> **Stated task**:
From the line that includes "What is the approximate" to the last line of the data, quote each line precisely; both boundary lines belong in the answer.

> **Entries on spatial positioning**:
----
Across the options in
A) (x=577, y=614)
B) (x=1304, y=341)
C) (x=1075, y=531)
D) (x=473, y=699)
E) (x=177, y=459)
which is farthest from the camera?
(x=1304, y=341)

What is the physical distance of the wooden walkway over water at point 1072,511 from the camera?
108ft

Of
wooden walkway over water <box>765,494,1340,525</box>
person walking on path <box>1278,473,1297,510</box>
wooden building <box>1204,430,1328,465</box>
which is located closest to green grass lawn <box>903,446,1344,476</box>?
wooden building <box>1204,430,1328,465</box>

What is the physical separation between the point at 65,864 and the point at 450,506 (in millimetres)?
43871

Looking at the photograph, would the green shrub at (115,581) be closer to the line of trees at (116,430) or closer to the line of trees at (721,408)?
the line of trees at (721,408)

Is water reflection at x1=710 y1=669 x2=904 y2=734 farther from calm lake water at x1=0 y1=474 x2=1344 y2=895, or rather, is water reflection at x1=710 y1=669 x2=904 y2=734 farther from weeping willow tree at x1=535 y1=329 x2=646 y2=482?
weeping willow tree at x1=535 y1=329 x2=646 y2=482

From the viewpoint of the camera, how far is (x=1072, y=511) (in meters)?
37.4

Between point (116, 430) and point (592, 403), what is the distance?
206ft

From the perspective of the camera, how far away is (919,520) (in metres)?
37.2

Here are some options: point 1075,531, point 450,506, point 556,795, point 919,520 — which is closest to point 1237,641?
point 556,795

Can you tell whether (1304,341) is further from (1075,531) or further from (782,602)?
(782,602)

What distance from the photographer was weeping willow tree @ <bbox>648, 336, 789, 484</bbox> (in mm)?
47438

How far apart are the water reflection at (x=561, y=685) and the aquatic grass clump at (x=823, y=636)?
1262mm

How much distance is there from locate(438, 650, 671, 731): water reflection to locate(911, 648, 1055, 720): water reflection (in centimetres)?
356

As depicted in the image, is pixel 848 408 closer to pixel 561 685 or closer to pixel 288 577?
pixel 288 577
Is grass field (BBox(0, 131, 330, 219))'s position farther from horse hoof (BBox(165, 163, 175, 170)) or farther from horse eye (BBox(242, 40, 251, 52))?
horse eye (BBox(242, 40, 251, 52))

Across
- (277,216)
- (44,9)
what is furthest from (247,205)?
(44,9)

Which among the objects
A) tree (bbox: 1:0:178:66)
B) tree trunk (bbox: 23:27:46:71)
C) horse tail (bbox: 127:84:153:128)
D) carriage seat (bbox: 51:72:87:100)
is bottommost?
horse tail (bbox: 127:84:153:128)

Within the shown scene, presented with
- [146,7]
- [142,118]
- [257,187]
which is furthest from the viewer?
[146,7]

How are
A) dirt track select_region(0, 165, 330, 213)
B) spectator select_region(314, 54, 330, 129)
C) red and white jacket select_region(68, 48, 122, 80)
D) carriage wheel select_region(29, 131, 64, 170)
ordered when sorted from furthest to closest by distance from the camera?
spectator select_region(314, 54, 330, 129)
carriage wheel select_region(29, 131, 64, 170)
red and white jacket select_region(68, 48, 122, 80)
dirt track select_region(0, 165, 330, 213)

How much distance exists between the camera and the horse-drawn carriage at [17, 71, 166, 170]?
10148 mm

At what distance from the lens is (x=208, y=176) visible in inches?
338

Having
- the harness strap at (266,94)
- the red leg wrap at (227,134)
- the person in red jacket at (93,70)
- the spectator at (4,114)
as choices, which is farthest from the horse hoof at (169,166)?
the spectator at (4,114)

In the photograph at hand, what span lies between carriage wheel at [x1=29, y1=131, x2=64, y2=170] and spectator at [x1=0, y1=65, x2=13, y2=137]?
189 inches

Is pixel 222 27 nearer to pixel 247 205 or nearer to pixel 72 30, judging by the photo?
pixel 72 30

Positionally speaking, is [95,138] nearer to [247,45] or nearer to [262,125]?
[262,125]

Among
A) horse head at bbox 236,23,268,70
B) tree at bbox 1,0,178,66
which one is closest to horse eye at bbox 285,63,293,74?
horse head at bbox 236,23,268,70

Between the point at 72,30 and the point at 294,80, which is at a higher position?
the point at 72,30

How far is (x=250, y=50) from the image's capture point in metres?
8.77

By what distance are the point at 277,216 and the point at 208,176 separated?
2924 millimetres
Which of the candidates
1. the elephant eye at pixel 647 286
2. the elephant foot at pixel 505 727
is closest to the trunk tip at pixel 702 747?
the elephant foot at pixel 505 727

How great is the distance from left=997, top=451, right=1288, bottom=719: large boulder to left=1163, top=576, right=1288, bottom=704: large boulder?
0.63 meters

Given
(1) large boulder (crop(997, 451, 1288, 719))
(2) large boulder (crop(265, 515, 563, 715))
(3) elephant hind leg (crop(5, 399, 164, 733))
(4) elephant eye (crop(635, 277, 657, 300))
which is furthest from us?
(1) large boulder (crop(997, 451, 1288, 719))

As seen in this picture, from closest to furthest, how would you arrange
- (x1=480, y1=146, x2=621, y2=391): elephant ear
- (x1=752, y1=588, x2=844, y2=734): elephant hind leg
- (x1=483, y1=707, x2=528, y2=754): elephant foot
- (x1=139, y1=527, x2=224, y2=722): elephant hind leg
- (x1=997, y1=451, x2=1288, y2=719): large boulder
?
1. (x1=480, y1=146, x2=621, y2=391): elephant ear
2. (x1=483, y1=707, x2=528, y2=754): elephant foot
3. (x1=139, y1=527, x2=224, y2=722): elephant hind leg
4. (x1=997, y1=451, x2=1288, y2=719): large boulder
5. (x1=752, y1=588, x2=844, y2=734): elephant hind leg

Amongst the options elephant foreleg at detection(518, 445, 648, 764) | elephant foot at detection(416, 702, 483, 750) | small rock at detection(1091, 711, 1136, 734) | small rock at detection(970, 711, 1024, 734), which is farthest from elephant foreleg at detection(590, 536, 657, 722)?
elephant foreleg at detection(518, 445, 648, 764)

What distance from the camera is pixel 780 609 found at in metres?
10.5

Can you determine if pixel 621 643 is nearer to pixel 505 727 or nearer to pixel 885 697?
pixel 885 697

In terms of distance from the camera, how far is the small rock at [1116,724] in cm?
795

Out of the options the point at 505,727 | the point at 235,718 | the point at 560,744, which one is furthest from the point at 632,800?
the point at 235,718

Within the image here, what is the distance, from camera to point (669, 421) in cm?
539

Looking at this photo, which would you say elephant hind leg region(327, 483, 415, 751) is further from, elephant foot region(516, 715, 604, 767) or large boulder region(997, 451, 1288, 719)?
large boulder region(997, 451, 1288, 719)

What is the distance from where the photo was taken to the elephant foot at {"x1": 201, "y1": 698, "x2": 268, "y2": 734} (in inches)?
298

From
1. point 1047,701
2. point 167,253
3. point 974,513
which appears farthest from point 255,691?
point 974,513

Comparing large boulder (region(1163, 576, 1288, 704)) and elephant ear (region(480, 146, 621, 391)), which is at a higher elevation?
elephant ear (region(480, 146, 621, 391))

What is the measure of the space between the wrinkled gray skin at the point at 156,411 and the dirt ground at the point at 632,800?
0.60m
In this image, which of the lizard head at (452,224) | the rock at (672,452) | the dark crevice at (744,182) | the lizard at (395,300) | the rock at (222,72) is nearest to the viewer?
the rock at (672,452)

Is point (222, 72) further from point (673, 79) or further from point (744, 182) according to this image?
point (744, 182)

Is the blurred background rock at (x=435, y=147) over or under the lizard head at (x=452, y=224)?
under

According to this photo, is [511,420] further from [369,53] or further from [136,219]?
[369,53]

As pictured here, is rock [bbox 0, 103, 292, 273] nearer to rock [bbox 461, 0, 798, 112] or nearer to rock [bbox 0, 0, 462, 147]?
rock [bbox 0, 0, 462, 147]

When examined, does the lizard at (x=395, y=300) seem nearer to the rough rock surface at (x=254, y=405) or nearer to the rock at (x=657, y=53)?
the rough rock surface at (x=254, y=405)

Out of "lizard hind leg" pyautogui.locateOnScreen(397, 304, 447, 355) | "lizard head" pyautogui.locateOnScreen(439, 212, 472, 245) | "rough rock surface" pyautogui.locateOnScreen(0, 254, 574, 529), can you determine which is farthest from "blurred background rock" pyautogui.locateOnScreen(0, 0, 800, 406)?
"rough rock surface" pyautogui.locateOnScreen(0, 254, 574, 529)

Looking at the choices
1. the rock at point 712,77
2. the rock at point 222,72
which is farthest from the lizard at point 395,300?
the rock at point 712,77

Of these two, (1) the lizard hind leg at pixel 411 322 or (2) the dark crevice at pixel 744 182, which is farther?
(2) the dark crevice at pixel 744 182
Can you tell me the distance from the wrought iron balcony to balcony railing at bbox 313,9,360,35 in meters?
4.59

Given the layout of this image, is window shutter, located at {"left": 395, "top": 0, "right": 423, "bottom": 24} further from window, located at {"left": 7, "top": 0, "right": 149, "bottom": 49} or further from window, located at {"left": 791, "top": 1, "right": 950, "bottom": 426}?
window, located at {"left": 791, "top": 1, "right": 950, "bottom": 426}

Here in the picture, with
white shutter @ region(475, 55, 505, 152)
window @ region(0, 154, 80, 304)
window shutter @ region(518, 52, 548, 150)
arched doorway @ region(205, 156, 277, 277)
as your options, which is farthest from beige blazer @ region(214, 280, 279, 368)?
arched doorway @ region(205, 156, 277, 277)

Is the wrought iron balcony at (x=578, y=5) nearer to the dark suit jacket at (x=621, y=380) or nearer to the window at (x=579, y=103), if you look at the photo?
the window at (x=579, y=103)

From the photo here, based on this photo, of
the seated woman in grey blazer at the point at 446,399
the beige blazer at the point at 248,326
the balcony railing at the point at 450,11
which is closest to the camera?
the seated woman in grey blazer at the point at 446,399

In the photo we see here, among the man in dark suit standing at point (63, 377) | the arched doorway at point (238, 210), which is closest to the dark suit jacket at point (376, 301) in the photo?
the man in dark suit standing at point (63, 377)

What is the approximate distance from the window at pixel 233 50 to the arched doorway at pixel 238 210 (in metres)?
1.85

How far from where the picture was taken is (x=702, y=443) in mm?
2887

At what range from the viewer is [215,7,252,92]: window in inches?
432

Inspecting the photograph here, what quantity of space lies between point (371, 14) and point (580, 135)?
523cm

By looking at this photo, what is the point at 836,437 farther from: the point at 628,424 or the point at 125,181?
----
> **Result of the exercise**:
What is the approximate distance from the window at pixel 233 50 to the arched doorway at pixel 238 210 (in metres)?
1.85

How far from where the picture was taken is (x=702, y=443) in mm?
2887

At what range from the viewer is [215,7,252,92]: window in inches?
432

Inspecting the photograph here, what quantity of space lies between point (371, 14) and point (580, 135)?
523cm

By looking at this photo, what is the point at 836,437 farther from: the point at 628,424 or the point at 125,181?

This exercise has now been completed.